Clemente V no había tomado una decisión definitiva. En 1306, una grave enfermedad lo inmoviliza cerca de Burdeos. Al año siguiente, el arresto de todos los templarios del reino le impide la salida. La decisión tomada en 1308 de convocar un concilio general en Vienne lo retiene en el valle del Ródano. Terminado el concilio, Clemente V se alojó, en 1312, en el priorato de Groseau. Regresó a Aviñón para pasar el invierno de 1312-1313, pero volvió a partir y circuló por toda la región hasta su muerte, en Roquemaura, junto al Ródano, el 20 de abril de 1314. Este alto, fortuito y circunstancial en Aviñón, se transformó en residencia permanente.

La elección de Aviñón revela el temperamento de Clemente V, débil de carácter pero hábil para los compromisos. Empujado por Felipe el Hermoso a instalarse en Francia, deseoso de no ceder, pero también de no disgustarlo, y, por otra parte, queriendo permanecer próximo a Vienne para preparar las graves cuestiones a debatir en el concilio, Clemente V encontró normal dirigirse hacia el condado de Venaissin, concedido al papado por Raimundo VII de Toulouse en 1229. Aviñón, en el borde del condado, ciudad universitaria junto el Ródano, parecía hospitalaria. Pertenecía al rey de Nápoles, vasallo de la Santa Sede; Clemente V se instala provisionalmente en el convento de los dominicos.


Localización de Aviñón
Después del concilio de Vienne, la venida del emperador Enrique VII a Italia puso en efervescencia los Estados Pontificios e impidió al papa el retorno a Roma. Clemente V regresa contento a Aviñón y a su condado, donde uno de sus sobrinos había comprado un castillo cerca de Carpentras. Cuando el papa muere en abril de 1314, la curia se encuentra en esta ciudad y los cardenales se reúnen allí en cónclave, pero una parte de ellos huye a Aviñón, donde se encuentran más seguros. Aquí, bajo la presión de Felipe V, eligieron un nuevo papa, el cardenal Jacques Duése, que había sido obispo de Aviñón. En aquel momento era obispo de Aviñón su sobrino Jacques de Via, a quien nombró cardenal, confiando la diócesis al obispo de Marsella y reservándose el palacio episcopal.

De 72 años de edad, Jacques Duése había sido elegido como papa de transición por unos cardenales deseosos de terminar el cónclave. Pero, contrariamente a Clemente V, gozaba de una excelente salud y sus dieciocho años de pontificado contribuyeron a desarrollar la ciudad de Aviñón. Estableció, sobre la roca donde se asentaba la catedral, el palacio episcopal. Aviñón era, geográficamente, un lugar más céntrico que Roma. La elección de Lyón para la celebración de los concilios de 1245 y 1274, de Vienne para el de 1311, no se había hecho al azar. El valle del Ródano, entre Lyón y Arles, era, geográficamente, el verdadero centro de la cristiandad.

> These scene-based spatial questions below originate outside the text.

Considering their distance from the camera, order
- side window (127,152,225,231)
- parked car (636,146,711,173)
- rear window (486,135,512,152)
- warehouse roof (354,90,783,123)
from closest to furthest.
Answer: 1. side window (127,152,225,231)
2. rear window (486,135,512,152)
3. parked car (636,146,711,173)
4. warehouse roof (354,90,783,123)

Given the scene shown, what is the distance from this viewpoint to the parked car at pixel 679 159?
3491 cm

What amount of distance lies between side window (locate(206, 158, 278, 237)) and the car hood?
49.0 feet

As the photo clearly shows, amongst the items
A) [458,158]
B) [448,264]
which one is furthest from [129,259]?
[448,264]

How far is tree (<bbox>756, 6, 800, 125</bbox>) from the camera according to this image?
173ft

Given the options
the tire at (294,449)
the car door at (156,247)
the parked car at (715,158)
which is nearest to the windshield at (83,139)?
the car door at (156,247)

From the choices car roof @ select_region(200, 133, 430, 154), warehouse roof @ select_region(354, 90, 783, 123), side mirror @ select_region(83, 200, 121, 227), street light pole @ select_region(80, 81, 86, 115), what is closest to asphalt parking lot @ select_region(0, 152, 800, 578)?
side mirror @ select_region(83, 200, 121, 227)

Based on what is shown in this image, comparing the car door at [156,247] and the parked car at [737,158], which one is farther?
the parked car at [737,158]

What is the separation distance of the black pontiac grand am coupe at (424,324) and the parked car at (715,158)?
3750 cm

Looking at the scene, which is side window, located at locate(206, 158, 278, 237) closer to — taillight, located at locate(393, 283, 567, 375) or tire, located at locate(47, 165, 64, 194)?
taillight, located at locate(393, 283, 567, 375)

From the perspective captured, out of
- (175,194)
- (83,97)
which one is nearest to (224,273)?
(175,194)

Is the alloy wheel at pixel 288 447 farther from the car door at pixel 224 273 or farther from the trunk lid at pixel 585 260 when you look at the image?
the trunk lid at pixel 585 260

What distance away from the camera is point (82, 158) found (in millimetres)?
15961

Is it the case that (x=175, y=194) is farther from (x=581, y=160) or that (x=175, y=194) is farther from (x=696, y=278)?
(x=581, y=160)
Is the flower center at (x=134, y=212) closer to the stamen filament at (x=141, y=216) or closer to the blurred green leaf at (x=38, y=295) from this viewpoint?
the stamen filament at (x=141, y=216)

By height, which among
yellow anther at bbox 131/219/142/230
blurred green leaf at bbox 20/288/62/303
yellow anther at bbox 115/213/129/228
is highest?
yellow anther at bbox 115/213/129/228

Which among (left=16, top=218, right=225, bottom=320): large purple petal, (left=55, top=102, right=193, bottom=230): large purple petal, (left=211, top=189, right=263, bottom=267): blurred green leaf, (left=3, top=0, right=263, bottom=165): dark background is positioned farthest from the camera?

Las ventajas de Aviñón se acentuaban tanto más cuanto más se agravaba la inseguridad en Italia y en los Estados Pontificios. La guerra proseguía entre los Colonna y los Caetani, y los Estados vecinos amenazaban Ferrara y Bolonia. La expedición del cardenal legado Bertrand de Poujet para restablecer la autoridad del papa en Bolonia y en las ciudades de la Romana frente a los Visconti de Milán termina con una derrota. Luis de Baviera, que disputaba el Imperio a Federico de Austria, se vengó de Juan XXII y vino en socorro de Matteo Visconti. Dispersada la armada del legado, Luis va a Roma para recibir la corona imperial, depone a Juan XXII y lo reemplaza por un franciscano, Pedro de Corvara, que toma el nombre de Nicolás V.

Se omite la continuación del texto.